2021 IEEE International Conference on Acoustics, Speech and Signal Processing

6-11 June 2021 • Toronto, Ontario, Canada

Extracting Knowledge from Information

2021 IEEE International Conference on Acoustics, Speech and Signal Processing

6-11 June 2021 • Toronto, Ontario, Canada

Extracting Knowledge from Information

Bernhard Schölkopf

Statistical to Causal AI

Abstract

In machine learning, we use data to automatically find dependences in the world, with the goal of predicting future observations. Most machine learning methods build on statistics, but one can also try to go beyond this, assaying causal structures underlying statistical dependences. Can causal knowledge help us produce intelligent behavior? We argue that causality can play a central role in addressing some of the hard open problems of machine learning, due to the fact that causal models are more robust to changes that occur in real world datasets. We discuss implications of causal models for machine learning tasks, focusing on an assumption of ‘independent mechanisms’, and discuss an application in the field of exoplanet discovery.

Bernhard Schölkopf's scientific interests are in machine learning and causal inference. He has applied his methods to a number of different fields, ranging from biomedical problems to computational photography and astronomy. Bernhard has researched at AT&T Bell Labs, at GMD FIRST, Berlin, and at Microsoft Research Cambridge, UK, becoming a Max Planck director in 2001. He has (co-)received the J. K. Aggarwal Prize, the Academy Prize of the Berlin-Brandenburg Academy of Sciences and Humanities, the Royal Society Milner Award, the Leibniz Award, the Koerber European Science Prize, and the BBVA Foundation Frontiers of Knowledge Award. He is Fellow of the ACM and of the CIFAR Program "Learning in Machines and Brains", a member of the German Academy of Sciences, and a Professor at ETH Zurich.

Bernhard co-founded the series of Machine Learning Summer Schools, the ELLIS grassroot initiative, and is co-editor-in-chief for the Journal of Machine Learning Research, an early development in open access and today the field's flagship journal.

Your tasks:
**A)** According to the talk page, in what year did Bernhard Schölkopf become a Max Planck director?
**B)** Quote the talk page word for word, starting at "Statistical to Causal" and ending at "of exoplanet discovery.".

Data block:
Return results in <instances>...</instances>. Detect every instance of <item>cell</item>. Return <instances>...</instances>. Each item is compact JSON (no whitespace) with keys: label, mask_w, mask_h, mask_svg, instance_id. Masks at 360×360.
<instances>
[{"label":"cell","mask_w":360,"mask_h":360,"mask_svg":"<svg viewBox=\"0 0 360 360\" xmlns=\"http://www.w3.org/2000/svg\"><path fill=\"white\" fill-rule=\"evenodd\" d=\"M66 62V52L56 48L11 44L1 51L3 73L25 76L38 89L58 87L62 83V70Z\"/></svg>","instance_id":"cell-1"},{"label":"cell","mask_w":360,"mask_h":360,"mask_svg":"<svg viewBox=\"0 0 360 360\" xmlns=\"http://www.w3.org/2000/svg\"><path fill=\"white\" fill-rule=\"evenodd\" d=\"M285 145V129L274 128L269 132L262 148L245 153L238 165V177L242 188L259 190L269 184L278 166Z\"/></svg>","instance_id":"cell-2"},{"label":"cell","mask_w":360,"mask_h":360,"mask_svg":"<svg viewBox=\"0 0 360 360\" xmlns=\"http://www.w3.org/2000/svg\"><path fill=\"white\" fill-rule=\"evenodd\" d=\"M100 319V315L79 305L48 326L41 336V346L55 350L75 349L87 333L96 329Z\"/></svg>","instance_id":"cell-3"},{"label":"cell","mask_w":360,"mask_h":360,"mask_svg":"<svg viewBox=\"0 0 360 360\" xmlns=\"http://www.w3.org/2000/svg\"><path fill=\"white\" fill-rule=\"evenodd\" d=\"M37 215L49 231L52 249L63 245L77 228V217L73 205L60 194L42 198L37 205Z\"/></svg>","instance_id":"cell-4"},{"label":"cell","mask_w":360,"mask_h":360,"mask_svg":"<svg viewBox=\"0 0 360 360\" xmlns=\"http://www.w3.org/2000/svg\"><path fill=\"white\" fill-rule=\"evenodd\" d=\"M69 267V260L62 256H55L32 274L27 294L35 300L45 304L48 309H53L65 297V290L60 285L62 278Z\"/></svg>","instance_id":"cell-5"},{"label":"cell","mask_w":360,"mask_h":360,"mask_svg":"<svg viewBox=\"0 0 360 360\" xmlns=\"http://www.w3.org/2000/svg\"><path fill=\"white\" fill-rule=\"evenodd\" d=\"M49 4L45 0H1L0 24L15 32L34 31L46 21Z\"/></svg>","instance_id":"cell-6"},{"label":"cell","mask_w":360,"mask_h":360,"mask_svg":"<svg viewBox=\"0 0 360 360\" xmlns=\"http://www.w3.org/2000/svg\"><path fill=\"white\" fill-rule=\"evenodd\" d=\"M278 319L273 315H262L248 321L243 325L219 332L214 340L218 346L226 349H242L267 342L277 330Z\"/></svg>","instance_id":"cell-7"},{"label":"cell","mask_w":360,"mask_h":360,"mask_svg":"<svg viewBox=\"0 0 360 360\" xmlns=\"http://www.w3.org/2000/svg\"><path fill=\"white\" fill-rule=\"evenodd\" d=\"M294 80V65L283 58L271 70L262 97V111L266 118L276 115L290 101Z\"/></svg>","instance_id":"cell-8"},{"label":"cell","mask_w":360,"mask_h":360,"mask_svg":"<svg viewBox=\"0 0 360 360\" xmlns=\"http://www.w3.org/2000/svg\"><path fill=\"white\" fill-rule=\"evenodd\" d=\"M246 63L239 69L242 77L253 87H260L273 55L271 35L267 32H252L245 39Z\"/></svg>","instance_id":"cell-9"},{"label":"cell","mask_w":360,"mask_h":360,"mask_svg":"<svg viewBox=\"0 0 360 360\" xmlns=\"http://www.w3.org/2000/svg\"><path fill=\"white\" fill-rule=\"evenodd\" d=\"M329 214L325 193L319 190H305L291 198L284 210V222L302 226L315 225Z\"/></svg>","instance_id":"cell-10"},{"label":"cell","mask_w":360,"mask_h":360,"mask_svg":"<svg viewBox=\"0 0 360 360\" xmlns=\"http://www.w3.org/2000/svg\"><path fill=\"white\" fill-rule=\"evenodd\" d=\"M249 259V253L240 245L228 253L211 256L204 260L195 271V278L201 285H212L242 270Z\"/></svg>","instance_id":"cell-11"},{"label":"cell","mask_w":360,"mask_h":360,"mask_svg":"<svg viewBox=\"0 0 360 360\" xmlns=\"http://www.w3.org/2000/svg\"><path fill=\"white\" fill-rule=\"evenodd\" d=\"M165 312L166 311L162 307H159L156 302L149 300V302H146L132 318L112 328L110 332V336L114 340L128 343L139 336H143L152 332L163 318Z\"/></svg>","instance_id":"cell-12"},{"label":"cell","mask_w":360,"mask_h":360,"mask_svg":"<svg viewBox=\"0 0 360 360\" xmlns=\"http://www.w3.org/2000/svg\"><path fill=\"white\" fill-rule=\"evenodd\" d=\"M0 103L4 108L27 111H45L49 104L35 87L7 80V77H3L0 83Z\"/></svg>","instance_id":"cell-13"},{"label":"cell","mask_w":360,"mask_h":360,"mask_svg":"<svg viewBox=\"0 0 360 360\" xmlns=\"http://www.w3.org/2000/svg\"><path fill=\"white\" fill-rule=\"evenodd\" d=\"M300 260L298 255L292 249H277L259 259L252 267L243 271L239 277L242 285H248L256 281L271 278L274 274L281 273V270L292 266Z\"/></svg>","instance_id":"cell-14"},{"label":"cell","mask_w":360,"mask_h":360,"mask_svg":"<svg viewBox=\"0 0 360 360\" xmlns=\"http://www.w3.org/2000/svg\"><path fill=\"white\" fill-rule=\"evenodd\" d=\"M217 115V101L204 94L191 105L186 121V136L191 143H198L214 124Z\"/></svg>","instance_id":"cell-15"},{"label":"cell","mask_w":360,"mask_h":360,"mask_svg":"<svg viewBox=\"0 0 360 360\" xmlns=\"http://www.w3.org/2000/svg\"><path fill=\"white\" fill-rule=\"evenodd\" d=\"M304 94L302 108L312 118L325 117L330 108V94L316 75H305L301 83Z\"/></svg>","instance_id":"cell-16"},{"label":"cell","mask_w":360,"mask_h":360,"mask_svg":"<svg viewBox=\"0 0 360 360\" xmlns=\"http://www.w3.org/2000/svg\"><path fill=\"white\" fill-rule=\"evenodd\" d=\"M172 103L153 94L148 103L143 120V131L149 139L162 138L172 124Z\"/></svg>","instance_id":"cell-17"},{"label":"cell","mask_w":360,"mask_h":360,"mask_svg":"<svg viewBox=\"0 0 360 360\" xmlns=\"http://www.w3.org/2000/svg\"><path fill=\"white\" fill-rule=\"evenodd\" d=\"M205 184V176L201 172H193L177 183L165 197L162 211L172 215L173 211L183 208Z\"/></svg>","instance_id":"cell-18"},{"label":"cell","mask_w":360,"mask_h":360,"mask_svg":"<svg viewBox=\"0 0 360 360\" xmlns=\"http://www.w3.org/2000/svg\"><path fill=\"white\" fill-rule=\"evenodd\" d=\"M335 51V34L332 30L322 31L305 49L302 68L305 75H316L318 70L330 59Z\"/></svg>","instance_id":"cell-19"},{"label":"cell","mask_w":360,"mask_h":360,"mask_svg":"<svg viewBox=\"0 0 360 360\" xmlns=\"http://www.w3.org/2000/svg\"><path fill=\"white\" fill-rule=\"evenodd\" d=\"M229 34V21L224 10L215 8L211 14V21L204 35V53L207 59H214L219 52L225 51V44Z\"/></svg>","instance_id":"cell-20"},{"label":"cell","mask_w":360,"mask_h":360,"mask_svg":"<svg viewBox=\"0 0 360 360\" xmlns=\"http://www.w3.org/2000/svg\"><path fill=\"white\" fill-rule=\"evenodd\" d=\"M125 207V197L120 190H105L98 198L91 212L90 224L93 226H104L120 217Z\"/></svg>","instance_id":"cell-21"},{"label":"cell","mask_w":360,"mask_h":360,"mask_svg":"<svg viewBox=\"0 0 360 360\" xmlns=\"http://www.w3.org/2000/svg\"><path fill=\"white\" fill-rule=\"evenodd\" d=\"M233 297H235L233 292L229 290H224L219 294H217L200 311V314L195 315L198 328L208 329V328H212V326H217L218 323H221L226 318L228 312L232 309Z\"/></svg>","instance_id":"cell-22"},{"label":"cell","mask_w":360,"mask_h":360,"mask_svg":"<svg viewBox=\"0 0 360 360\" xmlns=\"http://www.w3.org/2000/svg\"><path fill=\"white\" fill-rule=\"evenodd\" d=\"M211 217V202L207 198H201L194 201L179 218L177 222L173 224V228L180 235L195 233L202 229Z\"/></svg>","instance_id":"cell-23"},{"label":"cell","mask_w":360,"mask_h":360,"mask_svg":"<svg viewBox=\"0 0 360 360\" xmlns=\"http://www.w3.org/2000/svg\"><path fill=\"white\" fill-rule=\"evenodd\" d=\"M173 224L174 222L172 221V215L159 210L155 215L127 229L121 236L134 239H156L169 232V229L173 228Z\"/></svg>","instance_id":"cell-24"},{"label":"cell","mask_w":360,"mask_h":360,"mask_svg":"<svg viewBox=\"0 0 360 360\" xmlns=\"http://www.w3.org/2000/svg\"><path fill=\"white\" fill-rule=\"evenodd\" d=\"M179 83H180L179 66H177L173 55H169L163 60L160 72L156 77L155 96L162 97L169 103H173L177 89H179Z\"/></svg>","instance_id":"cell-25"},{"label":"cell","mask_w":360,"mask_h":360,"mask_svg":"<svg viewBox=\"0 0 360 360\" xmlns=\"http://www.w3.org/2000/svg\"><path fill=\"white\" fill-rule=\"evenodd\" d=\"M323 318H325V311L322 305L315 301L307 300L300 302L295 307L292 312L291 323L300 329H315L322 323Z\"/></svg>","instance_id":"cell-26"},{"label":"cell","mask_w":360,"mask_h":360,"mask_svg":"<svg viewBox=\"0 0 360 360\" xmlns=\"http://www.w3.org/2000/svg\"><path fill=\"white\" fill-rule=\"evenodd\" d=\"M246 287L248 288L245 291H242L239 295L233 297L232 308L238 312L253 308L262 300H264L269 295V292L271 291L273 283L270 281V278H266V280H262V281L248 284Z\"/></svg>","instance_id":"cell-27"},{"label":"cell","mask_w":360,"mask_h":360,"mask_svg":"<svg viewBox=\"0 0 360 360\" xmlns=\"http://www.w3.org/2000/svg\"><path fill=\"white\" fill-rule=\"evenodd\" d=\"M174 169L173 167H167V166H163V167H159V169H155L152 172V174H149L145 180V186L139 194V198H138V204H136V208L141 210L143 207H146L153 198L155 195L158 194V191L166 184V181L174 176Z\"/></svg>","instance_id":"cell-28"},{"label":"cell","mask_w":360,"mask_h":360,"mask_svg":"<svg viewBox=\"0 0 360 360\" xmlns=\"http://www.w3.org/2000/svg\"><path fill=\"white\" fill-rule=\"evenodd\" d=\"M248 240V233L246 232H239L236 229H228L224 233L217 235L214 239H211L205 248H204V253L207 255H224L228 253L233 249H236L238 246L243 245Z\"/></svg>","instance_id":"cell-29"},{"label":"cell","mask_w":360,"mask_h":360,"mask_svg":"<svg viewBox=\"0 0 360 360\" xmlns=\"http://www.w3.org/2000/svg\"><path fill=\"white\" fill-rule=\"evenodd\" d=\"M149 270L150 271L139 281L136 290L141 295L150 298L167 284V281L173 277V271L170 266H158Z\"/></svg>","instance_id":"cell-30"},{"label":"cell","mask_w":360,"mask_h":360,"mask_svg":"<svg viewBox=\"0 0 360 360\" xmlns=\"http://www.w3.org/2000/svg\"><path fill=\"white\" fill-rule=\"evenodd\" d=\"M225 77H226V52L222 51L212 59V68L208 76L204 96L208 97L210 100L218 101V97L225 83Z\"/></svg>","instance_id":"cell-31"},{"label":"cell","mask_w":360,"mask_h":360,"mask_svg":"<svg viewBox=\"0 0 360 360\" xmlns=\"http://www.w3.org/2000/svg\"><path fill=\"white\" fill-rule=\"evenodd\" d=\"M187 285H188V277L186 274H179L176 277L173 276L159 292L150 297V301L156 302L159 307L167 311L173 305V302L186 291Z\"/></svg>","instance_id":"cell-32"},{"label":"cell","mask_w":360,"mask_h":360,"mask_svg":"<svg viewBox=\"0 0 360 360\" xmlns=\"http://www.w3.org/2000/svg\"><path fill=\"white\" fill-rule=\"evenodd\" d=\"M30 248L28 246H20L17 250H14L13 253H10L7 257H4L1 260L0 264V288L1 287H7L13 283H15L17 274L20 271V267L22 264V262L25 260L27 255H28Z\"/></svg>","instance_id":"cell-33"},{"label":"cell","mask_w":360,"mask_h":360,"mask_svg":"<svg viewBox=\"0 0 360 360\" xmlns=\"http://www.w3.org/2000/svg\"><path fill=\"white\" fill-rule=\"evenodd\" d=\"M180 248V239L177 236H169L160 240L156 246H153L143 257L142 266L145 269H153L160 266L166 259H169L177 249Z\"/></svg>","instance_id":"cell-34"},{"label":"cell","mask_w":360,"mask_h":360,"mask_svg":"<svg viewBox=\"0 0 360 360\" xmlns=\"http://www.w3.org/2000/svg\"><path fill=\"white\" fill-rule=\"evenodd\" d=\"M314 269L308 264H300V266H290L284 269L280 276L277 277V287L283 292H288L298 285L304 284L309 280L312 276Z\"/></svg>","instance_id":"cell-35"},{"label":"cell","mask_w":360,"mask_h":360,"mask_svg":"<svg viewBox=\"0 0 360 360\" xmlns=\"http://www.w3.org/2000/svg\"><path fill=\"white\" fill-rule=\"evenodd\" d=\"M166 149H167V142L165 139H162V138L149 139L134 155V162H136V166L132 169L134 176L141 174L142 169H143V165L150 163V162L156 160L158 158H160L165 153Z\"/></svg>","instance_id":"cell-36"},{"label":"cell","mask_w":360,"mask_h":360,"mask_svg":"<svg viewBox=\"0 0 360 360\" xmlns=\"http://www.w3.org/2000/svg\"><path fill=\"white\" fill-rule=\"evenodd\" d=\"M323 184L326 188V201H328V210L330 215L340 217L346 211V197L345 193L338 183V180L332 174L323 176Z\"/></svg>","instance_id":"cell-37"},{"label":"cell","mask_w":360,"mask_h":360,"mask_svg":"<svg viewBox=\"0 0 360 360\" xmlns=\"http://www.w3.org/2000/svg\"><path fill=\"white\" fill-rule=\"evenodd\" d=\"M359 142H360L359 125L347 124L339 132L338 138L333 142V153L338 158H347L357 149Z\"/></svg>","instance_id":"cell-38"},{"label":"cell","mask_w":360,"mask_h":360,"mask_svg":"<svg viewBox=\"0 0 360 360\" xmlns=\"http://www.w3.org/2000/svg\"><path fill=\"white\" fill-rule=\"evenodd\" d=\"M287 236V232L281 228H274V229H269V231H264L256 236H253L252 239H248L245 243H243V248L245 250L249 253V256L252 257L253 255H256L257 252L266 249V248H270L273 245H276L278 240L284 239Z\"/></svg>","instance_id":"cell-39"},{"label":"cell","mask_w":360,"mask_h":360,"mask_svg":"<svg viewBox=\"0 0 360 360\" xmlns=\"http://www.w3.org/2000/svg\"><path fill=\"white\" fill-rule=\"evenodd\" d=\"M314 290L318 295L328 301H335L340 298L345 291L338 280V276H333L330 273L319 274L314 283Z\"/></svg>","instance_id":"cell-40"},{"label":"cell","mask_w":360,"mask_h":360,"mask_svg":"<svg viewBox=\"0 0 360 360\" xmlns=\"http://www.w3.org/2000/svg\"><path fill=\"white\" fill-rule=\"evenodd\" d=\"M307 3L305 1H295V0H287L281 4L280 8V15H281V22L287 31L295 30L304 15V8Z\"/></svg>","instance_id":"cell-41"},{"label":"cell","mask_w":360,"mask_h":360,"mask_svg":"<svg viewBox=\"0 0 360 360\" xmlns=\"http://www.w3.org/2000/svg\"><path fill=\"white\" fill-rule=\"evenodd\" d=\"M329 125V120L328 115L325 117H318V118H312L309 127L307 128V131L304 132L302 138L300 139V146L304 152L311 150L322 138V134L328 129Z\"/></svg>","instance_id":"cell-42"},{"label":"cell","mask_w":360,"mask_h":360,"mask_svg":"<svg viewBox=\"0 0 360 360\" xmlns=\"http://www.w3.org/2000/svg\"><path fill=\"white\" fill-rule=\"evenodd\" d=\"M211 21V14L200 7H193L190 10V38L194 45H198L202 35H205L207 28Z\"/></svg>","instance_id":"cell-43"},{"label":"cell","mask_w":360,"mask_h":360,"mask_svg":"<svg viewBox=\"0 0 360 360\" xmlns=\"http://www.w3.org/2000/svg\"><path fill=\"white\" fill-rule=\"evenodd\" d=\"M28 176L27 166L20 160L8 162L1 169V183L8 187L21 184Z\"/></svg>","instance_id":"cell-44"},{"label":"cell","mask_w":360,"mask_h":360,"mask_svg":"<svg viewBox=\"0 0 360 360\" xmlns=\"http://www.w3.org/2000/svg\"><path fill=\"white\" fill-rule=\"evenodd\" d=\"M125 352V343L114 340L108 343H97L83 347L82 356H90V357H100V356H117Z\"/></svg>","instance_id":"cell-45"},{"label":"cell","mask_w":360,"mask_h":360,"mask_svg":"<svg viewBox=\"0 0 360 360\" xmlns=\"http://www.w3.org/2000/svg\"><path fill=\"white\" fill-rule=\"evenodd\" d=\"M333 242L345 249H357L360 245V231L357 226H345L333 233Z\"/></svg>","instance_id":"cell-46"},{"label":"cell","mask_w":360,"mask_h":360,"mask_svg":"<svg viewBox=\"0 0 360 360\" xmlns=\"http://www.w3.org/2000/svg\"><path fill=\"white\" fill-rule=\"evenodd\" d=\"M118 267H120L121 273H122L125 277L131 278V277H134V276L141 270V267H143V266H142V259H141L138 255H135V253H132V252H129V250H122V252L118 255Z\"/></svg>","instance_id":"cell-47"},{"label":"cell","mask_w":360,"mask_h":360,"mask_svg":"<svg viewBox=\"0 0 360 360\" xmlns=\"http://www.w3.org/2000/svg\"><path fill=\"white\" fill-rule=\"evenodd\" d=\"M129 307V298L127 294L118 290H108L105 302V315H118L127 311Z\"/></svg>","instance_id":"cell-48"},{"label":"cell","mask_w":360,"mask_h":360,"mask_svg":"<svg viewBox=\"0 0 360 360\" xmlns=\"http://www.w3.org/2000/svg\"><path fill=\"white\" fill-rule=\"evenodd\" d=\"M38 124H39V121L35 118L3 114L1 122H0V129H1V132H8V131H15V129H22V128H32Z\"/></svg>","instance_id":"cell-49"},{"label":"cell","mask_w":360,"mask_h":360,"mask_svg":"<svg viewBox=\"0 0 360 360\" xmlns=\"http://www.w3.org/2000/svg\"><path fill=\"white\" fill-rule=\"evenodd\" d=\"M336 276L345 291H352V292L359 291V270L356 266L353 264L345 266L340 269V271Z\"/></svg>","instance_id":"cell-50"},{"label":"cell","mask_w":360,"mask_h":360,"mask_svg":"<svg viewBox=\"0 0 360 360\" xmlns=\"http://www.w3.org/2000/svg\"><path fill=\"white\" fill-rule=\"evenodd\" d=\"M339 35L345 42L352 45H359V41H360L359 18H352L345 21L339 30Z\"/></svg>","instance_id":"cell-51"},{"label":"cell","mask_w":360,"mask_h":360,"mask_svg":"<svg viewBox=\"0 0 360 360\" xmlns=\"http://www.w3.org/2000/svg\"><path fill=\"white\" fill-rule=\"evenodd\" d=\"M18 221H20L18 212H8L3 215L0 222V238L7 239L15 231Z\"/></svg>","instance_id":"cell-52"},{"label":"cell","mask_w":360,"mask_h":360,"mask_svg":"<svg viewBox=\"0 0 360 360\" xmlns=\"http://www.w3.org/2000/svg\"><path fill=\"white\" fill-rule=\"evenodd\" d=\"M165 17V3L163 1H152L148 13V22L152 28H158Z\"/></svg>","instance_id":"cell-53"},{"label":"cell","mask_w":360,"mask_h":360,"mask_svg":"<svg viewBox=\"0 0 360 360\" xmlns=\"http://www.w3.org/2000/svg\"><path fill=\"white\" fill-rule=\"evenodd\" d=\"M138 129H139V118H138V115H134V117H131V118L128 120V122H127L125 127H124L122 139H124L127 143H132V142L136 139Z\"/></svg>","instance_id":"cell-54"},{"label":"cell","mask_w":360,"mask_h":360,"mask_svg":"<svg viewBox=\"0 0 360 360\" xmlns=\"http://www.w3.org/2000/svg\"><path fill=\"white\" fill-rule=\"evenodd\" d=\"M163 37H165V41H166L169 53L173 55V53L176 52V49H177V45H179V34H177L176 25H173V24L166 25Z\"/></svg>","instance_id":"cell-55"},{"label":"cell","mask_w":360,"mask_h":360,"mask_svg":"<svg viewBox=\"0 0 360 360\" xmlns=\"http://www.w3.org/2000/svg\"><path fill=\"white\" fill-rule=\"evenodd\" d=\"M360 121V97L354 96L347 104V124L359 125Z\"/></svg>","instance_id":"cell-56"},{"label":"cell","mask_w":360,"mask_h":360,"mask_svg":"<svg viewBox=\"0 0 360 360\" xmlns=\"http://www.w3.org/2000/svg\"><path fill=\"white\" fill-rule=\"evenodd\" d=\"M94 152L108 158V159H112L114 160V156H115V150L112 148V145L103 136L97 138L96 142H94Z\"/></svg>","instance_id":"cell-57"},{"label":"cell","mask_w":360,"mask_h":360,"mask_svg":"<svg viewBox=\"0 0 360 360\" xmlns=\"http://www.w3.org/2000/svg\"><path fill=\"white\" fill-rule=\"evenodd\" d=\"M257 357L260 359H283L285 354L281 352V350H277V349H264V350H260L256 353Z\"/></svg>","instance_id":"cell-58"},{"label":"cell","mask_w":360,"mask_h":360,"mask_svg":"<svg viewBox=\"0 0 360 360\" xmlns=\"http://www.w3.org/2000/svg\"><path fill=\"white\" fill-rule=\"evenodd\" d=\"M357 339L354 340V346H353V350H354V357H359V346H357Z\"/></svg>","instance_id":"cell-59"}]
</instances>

Answers to each task:
**A)** 2001

**B)**
Statistical to Causal AI

Abstract

In machine learning, we use data to automatically find dependences in the world, with the goal of predicting future observations. Most machine learning methods build on statistics, but one can also try to go beyond this, assaying causal structures underlying statistical dependences. Can causal knowledge help us produce intelligent behavior? We argue that causality can play a central role in addressing some of the hard open problems of machine learning, due to the fact that causal models are more robust to changes that occur in real world datasets. We discuss implications of causal models for machine learning tasks, focusing on an assumption of ‘independent mechanisms’, and discuss an application in the field of exoplanet discovery.